INSTRUCTION A
In the flashlight lamp discussion, what year did the first poster buy the 6P that was later sold?
INSTRUCTION B
Write the next part of the flashlight lamp discussion, picking up after its final post.

SELECTION
****
I had an early Surefire 9N, (with the dual bulb LA), explode on me many years ago. Surefire admitted they had a problem with 9N LA's when they first came out and replaced it with an improved model which proved ultra-reliable. Other than that, I've NEVER had a SF LA go out on me and I've used them extensively for 19 years. I even sold my old 6P about a year ago, (that I had purchased in 1985), with the ORIGINAL LA with many, many hours of use. I've heard that people have had a lot of SF LA's blow on them when dropped but I dropped many of mine, many times, and never even experienced that. Maybe I've been lucky but I sure have had good luck with them.


----------



## Filament (Jan 1, 2004)

Thanks for the inputs. I've swapped my working G2 lamp with the suspect one, and sure enough, it lights up, so it is the lamp and not a switch, bad batteries, etc. I've emailed SF customer service, but don't expect a reply soon due to the holidays. I'll keep you posted on what happens next. How about the P61? Anyone have any issues with it? I've ordered one for my G2 and am a little concerned about the heat and the Lexan lens combination.


----------



## Hornet (Jan 1, 2004)

Check out www.flashlightlens.com he has b270 and UCL replacement lenses for the G2. (its size 29.1) simple to install and then no worries. I love mine even thou it's only 2 days old. He also has GREAT Service.
Dana


----------



## Dave_in_PA (Jan 1, 2004)

I just blew the P60 lamp in my 15 year-old 6P. It's a duty light, although not used everyday. When I do use it, it's for very short bursts of light. My understanding is that using the light for that type of operation is harder on the lamp than longer run times.
****
DATA LINES
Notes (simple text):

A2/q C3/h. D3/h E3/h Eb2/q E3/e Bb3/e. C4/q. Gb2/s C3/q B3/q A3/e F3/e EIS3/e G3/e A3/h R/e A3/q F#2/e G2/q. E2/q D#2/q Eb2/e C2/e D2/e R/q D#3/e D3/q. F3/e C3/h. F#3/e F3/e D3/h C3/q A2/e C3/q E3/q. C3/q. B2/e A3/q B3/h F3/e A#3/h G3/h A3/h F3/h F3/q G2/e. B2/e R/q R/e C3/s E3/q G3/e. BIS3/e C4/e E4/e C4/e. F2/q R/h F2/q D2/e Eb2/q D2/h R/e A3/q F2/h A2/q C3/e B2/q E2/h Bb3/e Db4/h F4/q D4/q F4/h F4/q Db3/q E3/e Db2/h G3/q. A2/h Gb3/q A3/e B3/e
****
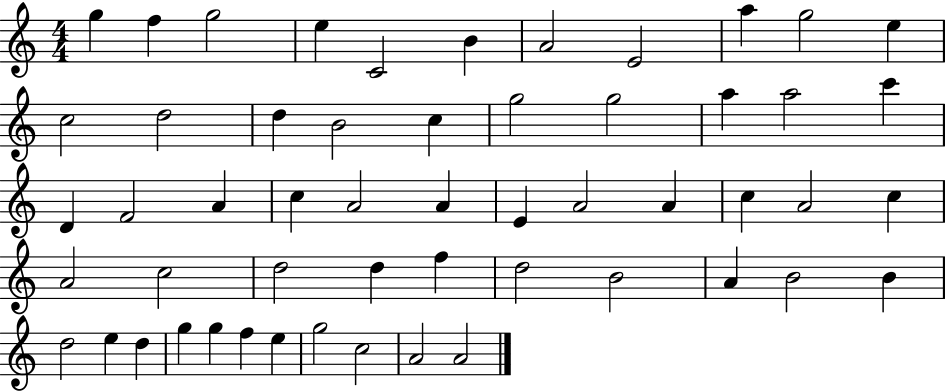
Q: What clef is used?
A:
****
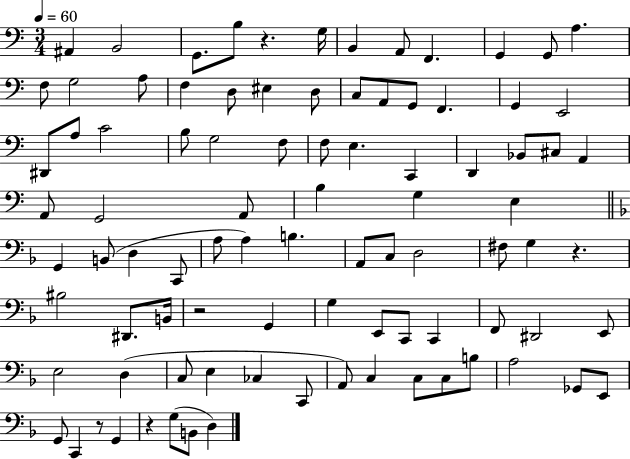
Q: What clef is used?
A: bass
****
FINAL RESULT A
1985

FINAL RESULT B
Dave


----------



## Size15's (Jan 1, 2004)

SureFires are intended for short periods of flashing and bursts. I don't think it will damage the bulb. Running a bulb on flat batteries will make it age faster though.

Al


----------



## ResQTech (Jan 1, 2004)

Seem like SF bulbs typically either blow in the first 5 mins of use, or they last many many sets of batteries.


----------



## Dave_in_PA (Jan 2, 2004)

Al, thanks for the info. I got my information from a recent advertisement for a SF Aviator, where the text said the lamp was regulated (or digitally controlled?), which provided a "softer start" and lengthened the lamp life. 

Regardless, 15 years for one lamp sounds good to me!

Dave


----------



## chamenos (Jan 3, 2004)

surefire will probably send you a new lamp, no questions asked. i've had a bad P60 before (on my first surefire, no less), and it blew overnight. i left it on a table, and the next morning it just stopped working. as long as it doesn't blow within the first few sets of batteries or drops, it will last you a very long time. i have a few such examples in my possession. i feel old repeating this everytime someone posts about a bad surefire lamp /ubbthreads/images/graemlins/grin.gif


----------



## Double_A (Jan 3, 2004)

My experience has been pretty much the same as others. I've been using Surefires regularly for over 13 years. I've only had one lamp go on me, it was from my M6 and it went in the first 5 or 10 mins of use. The second time was from a several yr old 6P I sold to a coworker it died within a week of him having it.

GregR


----------



## DarkHelmet (Jan 3, 2004)

Your experience is not at all typical of Surefires.

My P60 has 38 lithiums through it, and 8 of those were run constant on end-to-end (4 hours burn, constant except batt changes) while caving.

Surefire will most likely replace your lamp. It seems that these things really do die right away or last ages.


----------



## brightnorm (Jan 3, 2004)

My original P60 in my original 6P that I bought about 10 years ago is still going strong. I don't know how many battery changes it has endured but I tend to change batteries pretty often and I never wait til the light is really dim. I own many Surefires and so far I've never had a bulb failure. I don't use my lights as long or as often as some CPFers but even so that's a darn good record.

Brightnorm


----------



## Filament (Jan 3, 2004)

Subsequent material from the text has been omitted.